Par M. Aït Amara – Un pourcentage peut devenir une arme redoutable lorsqu’il n’est accompagné ni d’une source, ni d’une méthode, ni d’une démonstration. C’est précisément ce qui se produit avec cette affirmation selon laquelle «60%» des migrants ayant tenté de rejoindre Ceuta seraient des Algériens. Le chiffre circule de commentaire en commentaire, comme une vérité acquise, dans les cercles faisandés de l’extrême-droite française et de ses appendices de service, alors qu’il devrait d’abord susciter une exigence élémentaire : qui l’a établi, comment et sur quelles bases ?

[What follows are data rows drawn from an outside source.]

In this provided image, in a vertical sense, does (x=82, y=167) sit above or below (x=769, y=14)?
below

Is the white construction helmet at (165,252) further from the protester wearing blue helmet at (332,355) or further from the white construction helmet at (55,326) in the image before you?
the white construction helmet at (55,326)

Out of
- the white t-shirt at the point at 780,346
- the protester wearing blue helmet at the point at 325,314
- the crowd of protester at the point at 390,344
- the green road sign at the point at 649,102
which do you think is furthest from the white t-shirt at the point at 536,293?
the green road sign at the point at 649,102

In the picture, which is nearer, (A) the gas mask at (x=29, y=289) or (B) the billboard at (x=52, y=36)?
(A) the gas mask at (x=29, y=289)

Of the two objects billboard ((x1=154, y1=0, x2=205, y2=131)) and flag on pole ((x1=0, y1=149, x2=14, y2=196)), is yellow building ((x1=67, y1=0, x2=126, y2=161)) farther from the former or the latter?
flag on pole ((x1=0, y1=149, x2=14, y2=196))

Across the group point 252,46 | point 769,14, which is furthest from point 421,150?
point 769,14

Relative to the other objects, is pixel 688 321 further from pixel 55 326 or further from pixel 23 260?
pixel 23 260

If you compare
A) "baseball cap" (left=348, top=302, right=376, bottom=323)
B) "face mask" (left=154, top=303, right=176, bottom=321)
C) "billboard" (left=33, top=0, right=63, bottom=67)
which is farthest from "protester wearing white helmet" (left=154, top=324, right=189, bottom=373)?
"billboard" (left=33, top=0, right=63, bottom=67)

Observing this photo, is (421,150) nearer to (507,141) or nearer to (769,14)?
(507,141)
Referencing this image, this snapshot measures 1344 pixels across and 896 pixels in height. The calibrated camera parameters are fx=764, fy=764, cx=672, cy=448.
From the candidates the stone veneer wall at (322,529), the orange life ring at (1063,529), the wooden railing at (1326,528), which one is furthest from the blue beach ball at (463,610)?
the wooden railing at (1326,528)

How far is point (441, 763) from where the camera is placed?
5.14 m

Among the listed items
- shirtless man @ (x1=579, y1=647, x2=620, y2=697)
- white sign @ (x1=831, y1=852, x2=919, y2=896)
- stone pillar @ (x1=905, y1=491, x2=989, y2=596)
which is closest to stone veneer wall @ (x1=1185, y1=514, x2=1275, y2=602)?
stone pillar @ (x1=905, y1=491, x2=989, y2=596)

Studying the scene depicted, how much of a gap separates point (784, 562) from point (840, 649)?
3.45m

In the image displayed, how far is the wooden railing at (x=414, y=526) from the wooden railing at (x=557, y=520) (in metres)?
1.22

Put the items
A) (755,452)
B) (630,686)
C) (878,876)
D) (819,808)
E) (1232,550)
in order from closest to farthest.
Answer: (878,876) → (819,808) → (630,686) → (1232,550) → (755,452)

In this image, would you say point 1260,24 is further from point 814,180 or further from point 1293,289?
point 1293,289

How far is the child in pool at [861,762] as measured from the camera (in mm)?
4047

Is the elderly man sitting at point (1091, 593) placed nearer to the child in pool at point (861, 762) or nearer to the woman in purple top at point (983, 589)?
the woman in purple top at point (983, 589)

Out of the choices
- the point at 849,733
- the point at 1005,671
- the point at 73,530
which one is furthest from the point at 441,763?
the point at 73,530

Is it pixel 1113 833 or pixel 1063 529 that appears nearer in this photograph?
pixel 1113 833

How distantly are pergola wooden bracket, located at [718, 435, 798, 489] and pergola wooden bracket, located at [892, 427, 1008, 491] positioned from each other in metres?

Tahar Ben Jelloun, l’entremetteur de Boualem Sansal dans le salons de massage littéraire parisiens, n’affirme pas directement ce chiffre ; il écrit : «On me dit que 60% parmi eux sont Algériens». La précaution est purement formelle. Lorsqu’un «écrivain» surdimensionné par le complexe médiatico-politique français corrompu relaie une donnée aussi sensible, il lui donne une visibilité et une crédibilité considérables. Le «on me dit» ne dispense pas de la responsabilité intellectuelle. Bien au contraire.

Raisonnons un instant. Si ce pourcentage correspond à la réalité, cela signifie que près de 45 000 Algériens auraient quitté le pays pour rejoindre le Maroc avant de tenter de gagner Ceuta. Comment une telle masse humaine aurait-elle pu franchir une frontière terrestre hermétiquement verrouillée depuis des décennies et soumise à une surveillance permanente ? Qui peut sérieusement soutenir qu’un mouvement d’une telle ampleur aurait échappé à la vigilance des services de sécurité algériens, sans laisser de traces ni susciter le moindre rapport circonstancié ? Ceux qui connaissent cette frontière savent qu’elle n’a rien d’une passoire. Les Marocains qui ont tenté de la franchir dans l’autre sens et ont pu faire demi-tour vivants en détalant comme des lièvres traqués dès que les premières balles ont sifflé, pourraient en témoigner.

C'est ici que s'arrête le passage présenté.